Texto -
A Teologia da Libertação desencadeou um modo de viver baseado na compaixão, concretizado depois em formas de justiça, baseada no amor aos mais pobres. Isso hoje desceu ao nível eclesial e de bispos que defendem essa linha.

Dom Romero [arcebispo de San Salvador], semanas antes de ser morto em 1980, dizia que "um cristão que se solidariza com a parte opressora não é um verdadeiro cristão".

Evidentemente. Identificar-se con a parte opressora quer dizer fazer parte desse grupo de seres humanos que está oprimindo e tirando a vida de outros, lentamente, por meio da pobreza ou da repressão. Essa pessoa não é cristã. Em que ela se parece a Jesus se é todo o contrário? E além disso não é humana. Dom Romero tinha razão.

Recentemente, em um congresso de pensadores cristãos, o senhor disse – parafraseando o teólogo José María Díez Alegría – que "a Igreja traiu Jesus; essa Igreja não é a que Jesus quis". Para onde a hierarquia está levando a Igreja Católica?

Não parafraseei, mas citei Díez Alegría literalmente. Ele disse que, "em conjunto, a Igreja Católica traiu Jesus", e me parece uma reflexão importante. Obviamente, nem toda a Igreja. Eu acredito que ele está dizendo que Jesus de Nazaré incomoda, e por isso a Igreja o trai. José Antonio Pagola diz: o mais necessário hoje é "mobilizar-nos e somar forças urgentemente para centrar a Igreja com mais verdade e celeridade na pessoa de Jesus e em seu projeto do reino de Deus". Segundo a fé cristã, o reino de Deus é a vontade de Deus sobre este mundo, para que haja vida para todos, começando pelos pobres. E Pagola termina com estas palavras: "A Igreja Católica terá que fazer muitas coisas, mas nenhuma é mais decisiva do que essa conversão".

Problemas a resolver -
1. Segundo o texto sobre a Teologia da Libertação, em que ano Dom Romero foi morto?
2. Reescreva o trecho do texto sobre a Teologia da Libertação que vai de "Dom Romero [arcebispo" até "Romero tinha razão.", inclusive, trocando "Dom Romero" por "Monsenhor Romero".
3. Indique se cada afirmação abaixo está de acordo com o texto sobre a Teologia da Libertação, respondendo sim ou não e citando as palavras do texto que decidem a questão.
(a) Dom Romero era arcebispo de San Salvador.
(b) O entrevistado afirma ter parafraseado Díez Alegría.
(c) Segundo a fé cristã, o reino de Deus é para que haja vida para todos, começando pelos ricos.

Listagem fornecida -

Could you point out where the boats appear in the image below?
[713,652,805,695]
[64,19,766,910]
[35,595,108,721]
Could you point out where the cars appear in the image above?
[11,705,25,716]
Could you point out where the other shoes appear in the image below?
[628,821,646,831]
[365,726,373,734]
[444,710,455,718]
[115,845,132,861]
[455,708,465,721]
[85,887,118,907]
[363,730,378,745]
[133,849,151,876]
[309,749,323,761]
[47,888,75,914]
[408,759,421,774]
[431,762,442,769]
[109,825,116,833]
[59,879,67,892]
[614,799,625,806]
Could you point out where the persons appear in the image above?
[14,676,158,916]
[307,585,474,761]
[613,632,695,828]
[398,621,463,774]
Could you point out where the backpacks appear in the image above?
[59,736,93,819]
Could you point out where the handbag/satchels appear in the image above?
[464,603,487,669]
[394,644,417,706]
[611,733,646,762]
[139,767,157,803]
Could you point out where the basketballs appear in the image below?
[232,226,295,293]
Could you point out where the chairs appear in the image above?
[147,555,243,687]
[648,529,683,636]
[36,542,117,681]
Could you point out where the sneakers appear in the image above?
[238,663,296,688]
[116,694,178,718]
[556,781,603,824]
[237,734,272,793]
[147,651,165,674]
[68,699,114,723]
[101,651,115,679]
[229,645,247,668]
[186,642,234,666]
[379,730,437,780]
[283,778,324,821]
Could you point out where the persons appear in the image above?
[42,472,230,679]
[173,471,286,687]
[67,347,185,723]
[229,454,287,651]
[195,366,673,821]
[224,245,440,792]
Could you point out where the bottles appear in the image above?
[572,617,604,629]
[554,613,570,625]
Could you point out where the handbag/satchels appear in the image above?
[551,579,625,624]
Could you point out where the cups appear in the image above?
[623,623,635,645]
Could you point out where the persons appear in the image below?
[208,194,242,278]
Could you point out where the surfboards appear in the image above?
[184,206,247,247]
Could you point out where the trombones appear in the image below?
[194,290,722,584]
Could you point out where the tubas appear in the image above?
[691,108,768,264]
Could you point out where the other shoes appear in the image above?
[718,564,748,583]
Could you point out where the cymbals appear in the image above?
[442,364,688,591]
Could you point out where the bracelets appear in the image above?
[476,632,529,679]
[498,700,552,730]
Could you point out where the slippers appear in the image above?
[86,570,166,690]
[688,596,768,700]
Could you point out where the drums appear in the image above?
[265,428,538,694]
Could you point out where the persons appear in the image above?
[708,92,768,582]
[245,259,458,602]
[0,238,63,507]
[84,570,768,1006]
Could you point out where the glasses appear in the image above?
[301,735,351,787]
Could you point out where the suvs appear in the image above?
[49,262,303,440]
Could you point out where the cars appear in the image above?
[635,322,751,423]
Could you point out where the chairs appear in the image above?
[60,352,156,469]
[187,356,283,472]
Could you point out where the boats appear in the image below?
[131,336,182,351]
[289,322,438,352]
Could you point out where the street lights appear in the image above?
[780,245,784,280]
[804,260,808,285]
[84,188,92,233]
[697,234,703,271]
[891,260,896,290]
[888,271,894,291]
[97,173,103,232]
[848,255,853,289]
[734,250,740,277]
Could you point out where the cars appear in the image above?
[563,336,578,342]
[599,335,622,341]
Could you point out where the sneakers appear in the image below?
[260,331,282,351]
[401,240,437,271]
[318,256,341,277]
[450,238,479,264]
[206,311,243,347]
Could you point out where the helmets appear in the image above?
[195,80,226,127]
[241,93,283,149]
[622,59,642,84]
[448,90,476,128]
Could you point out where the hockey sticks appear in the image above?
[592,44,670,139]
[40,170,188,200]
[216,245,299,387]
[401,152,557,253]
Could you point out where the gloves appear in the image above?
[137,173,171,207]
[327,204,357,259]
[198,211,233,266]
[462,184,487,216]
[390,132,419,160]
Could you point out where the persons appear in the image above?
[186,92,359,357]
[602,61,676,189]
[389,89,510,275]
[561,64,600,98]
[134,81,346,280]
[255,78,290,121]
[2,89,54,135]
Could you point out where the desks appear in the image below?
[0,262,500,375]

Respostas comentadas -
1. Em 1980.

2.
Monsenhor Romero [arcebispo de San Salvador], semanas antes de ser morto em 1980, dizia que "um cristão que se solidariza com a parte opressora não é um verdadeiro cristão".

Evidentemente. Identificar-se con a parte opressora quer dizer fazer parte desse grupo de seres humanos que está oprimindo e tirando a vida de outros, lentamente, por meio da pobreza ou da repressão. Essa pessoa não é cristã. Em que ela se parece a Jesus se é todo o contrário? E além disso não é humana. Monsenhor Romero tinha razão.

3.
(a) Sim: "Dom Romero [arcebispo de San Salvador]".
(b) Não: "Não parafraseei, mas citei Díez Alegría literalmente."
(c) Não: "para que haja vida para todos, começando pelos pobres".